Abstract/Artist's Statement

Walker White

An Interior Dam: Artist Statement

05/05/2021

For my senior project I set out to make a narrative short film of about twenty-five/thirty minutes in length. The script is a very loose adaptation of Oblomov by Ivan Goncharov, a novel about a member of the fading Russian gentry who raises idleness to an art form. Having retreated from bureaucratic society, he stays in bed for large stretches of the novel (particularly the first part) and receives his visitors in his room. He spends his days dreaming and daydreaming, all the while ignoring imperative and pressing practical matters regarding his estate and his lease. My story is set, rather, in 2019, and centers Toni, a recent college graduate. After her graduation, she asks her parents if she might stay on for another year in her apartment in a small town. It becomes clear that as the year goes on, rather than applying for jobs and internships, as her parents might have hoped, she has slipped into a state of deep lethargy and stagnation in which she scarcely leaves her room, shuns technology, and escapes into her books. Toni is an aspiring writer with a fiercely independent imagination that carries beneath it a stubbornness, and beneath that a sadness that mysteriously escapes any banal definition or prognosis one might have.

The bulk of the film was intended to take place in one day during February 2020, in which Toni receives three visitors: 1) her best friend from College, Iman, 2) Mary Grace, the Chaplain from her alma mater, and 3) her mother, Denise. Originally, I had intended for the visits to then restart and repeat in reverse order, with subtle and unsubtle variations in this second run through. In the process of filming and editing, I now have it so that about halfway through the film, we descend more so into dream logic than literal repetition (though some repetitive elements remain). My intent as the shooting went along—and especially in the editing room) became to convey Toni’s sense of time, which is stretched out and nonlinear. One day can feel like ten days, for she is submerged in her room, in the world of her subconscious, and does not follow the weekday schedule.
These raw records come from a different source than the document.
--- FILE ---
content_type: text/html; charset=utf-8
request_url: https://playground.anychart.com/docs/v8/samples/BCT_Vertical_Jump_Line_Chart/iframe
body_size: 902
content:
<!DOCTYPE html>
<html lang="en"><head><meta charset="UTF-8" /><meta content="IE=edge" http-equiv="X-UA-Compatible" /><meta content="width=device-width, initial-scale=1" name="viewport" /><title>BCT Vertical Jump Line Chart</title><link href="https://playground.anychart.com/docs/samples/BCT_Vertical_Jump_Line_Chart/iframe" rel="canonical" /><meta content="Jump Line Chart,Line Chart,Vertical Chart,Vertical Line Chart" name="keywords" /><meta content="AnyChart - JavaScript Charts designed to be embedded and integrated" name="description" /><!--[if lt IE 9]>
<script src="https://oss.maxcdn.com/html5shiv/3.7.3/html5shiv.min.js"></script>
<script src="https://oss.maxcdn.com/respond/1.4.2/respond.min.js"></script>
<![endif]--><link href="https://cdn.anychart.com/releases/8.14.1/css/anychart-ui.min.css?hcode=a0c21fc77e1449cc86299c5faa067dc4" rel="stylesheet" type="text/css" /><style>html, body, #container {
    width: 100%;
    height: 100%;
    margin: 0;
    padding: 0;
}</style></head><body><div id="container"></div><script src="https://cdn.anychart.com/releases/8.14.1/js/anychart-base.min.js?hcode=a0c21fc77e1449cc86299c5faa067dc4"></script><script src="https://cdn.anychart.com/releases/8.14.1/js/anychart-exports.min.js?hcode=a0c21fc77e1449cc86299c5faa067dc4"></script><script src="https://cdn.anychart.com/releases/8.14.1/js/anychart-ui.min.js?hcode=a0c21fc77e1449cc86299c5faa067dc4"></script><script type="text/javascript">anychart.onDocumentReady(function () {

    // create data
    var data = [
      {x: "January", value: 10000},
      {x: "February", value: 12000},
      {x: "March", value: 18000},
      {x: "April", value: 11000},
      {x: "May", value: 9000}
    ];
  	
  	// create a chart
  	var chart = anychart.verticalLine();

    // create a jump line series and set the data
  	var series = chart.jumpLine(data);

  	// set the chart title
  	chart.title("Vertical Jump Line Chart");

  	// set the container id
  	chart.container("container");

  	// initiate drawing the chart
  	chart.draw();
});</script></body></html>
While the film is primarily concerned with language (spoken and textual—with all the differences inherent in these two modes of communication) and it’s failures, as well as with stasis, moments of music will provide the opportunity for a different sort of expression, as well as a certain kind of figurative movement. I am also concerned with the liminal space Toni exists in, between college graduation and a “career path”, and with her refusal to conform to societal expectations of productivity and purpose.